A few days ago we visited Mario Fani in his studio in the Casentino valley in Tuscany to talk about his paintings.

BD: Your paintings often depict the interiors of what seem to be rather bare Tuscan country houses, simply furnished, with a few everyday objects, but glowing with an extraordinary light. Around these objects, but outside the picture frame one is aware of presences, histories, griefs: persons and voices from a world not very distant in time but now definitively lost. I know that human figures once appeared in your paintings: what led you to abandon them for ‘still lifes’?
MF: Yes, human figures did once have a place in my canvases, but one day I realized they were superfluous and that it would be more interesting to hint at them rather than show them. Once they were removed, the whole space was left to the objects, or rather things. Things now took on a life of their own and spoke of the absent persons. Things became invested with our emotions, memories and affections. In addition to being themselves and reminding us of their uses, they took on other meanings and symbolical overtones. The objects that I use as models—plates, bottles, glasses—are those I use every day in my own home. They move between kitchen and studio according to the needs of the moment. Of course, their status changes the moment ordinary, practical objects are asked to speak on my behalf. The interiors I paint are also rooms in my home, sometimes enlarged a little or multiplied, but still the space where I spend my days. I suppose you could say I am painting my own life.

BD: Luminosity plays a major role in your canvases, which often have a window or a door opening onto the sky or a stretch of countryside. Sometimes they show a shaft of light cutting obliquely through a room, falling through the legs and spindles of a chair and creating a cage of shadows on the floor.
MF: My house is on a hillside in the open country. The sun shines through the windows at all hours of the day, unimpeded (not to mention the moonlight at night). This light changes colour and intensity as the hours, days or seasons pass, suggesting scenes to me, creating a setting where absent persons can stage an invisible drama. It’s a place of expectation and of memory, awaiting someone who has perhaps already come and gone; and, as you say, everything happens elsewhere, just outside the frame as it were.

BD: A sense of mystery surrounds the simple objects, giving them an almost sacred aura. Some of your paintings would look at home behind an altar. What is the sacred for you?
MF: For me the sacred is the yearning for a spiritual dimension aroused by beauty, whether it’s a Bach sonata, the sky ablaze with a winter sunset or a painting by Jan van Eyck. I realize that somehow, whatever purposes or ideas I have in mind, whatever subject I set out to paint or meaning I try to give it, what I want most is to create a fragment of some such harmonious and intangible perfection.

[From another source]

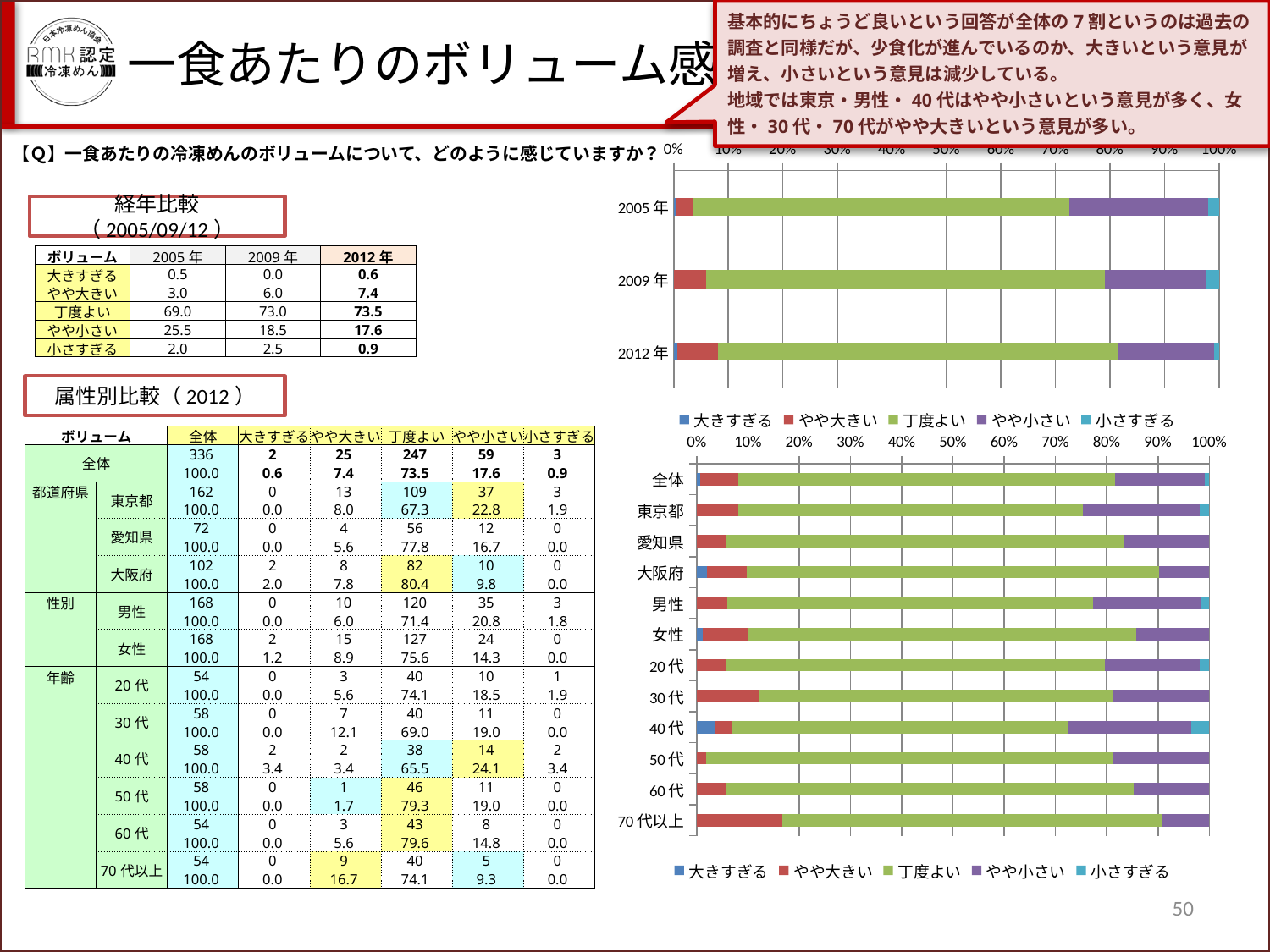
In the top chart, does the やや大きい segment rise or fall from 2005年 to 2012年? Rises In the bottom chart, which category has the smallest やや大きい segment? 50代 Which colour represents 丁度よい in the legend of the bottom chart? Green In the top chart, does the やや小さい segment rise or fall from 2005年 to 2012年? Falls In the top chart, is the combined 大きすぎる and やや大きい portion for 2012年 greater or less than 10%? less How many series does the legend of the bottom chart list? 5 How many year categories does the top chart show? 3 In the bottom chart, is the やや大きい segment for 70代以上 greater or less than 10%? greater How many categories are plotted on the bottom chart (属性別比較)? 12 In the bottom chart, which category has the largest やや大きい segment? 70代以上 In the bottom chart, which has the larger やや小さい segment, 東京都 or 愛知県? 東京都 What kind of chart is the top chart comparing 2005年, 2009年 and 2012年? Stacked bar chart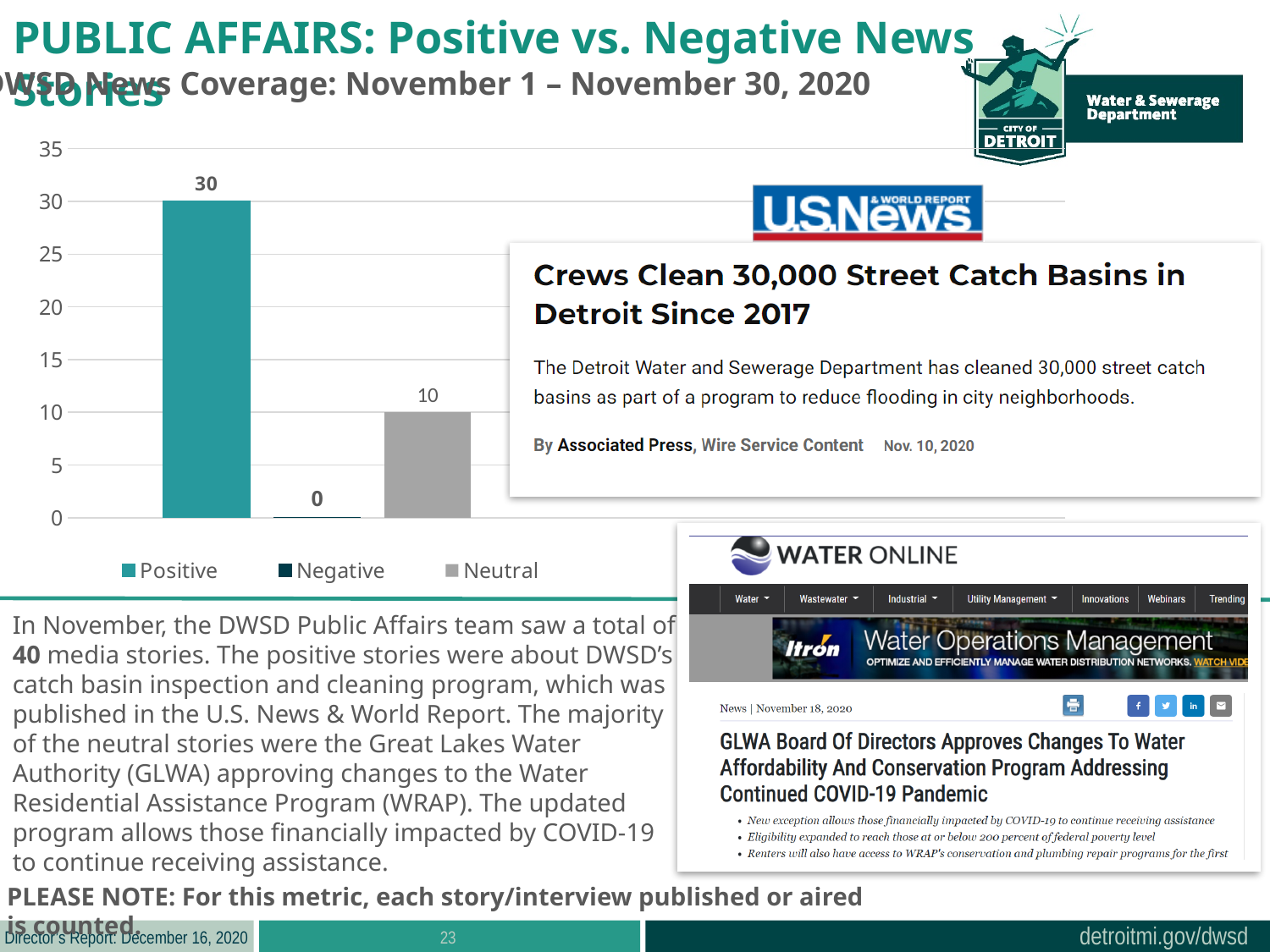
What is the value for Neutral news stories? 10 Is the value for Positive greater or less than 25? greater What is the total of the Positive, Negative and Neutral values? 40 Which category has the highest value? Positive What is the value for Positive news stories? 30 What kind of chart is shown on the slide? Bar chart What is the highest value shown on the vertical axis? 35 How many series does the legend list? 3 What is the difference between the Positive and Neutral values? 20 What is the value for Negative news stories? 0 Which is larger, the Neutral value or the Negative value? Neutral Which category has the lowest value? Negative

BD: Is it true that you are self-taught? How did you start painting?
MF: Yes, I taught myself. As a child I loved looking at paintings in churches, and I’ve spent a lot of time poring over the great paintings of the past, of which fortunately there is no shortage here. I’ve done many jobs to make a living, but I’ve always painted. I was forty when I began to show my work first in Italy, then abroad.

BD: Which artists have influenced you most?
MF: To list all the painters I admire or that have influenced me would take far too long. What I can say is that over the last few years I’ve been fascinated by painters who gave artistic pre-eminence to light: Caravaggio and Rembrandt in particular, painters of light and darkness. I also admire Zurbaran’s and Stoskopff’s still lifes, Vermeer’s and Hammershoi’s interiors, and, closer to us in time, the atmospheres of Hopper.

Mario Fani was born in the Casentino valley, in Tuscany, where he lives and works today. His many exhibitions include personal shows in Rome, Siena, Arezzo, Poppi, Berne, Munich. He has also taken part in group shows in London, Amsterdam, Florence, Rome (La pittura ritrovata), Milan (Arte Italiana 1968-2007 e Nuovi pittori della realtà), Francavilla a Mare (58° Premio Michetti), 52° Biennale di Venezia (Lo stato dell’arte. Regioni d’Italia). His paintings are present in private and public collections, including the Permanent Collection of the Italian Senate.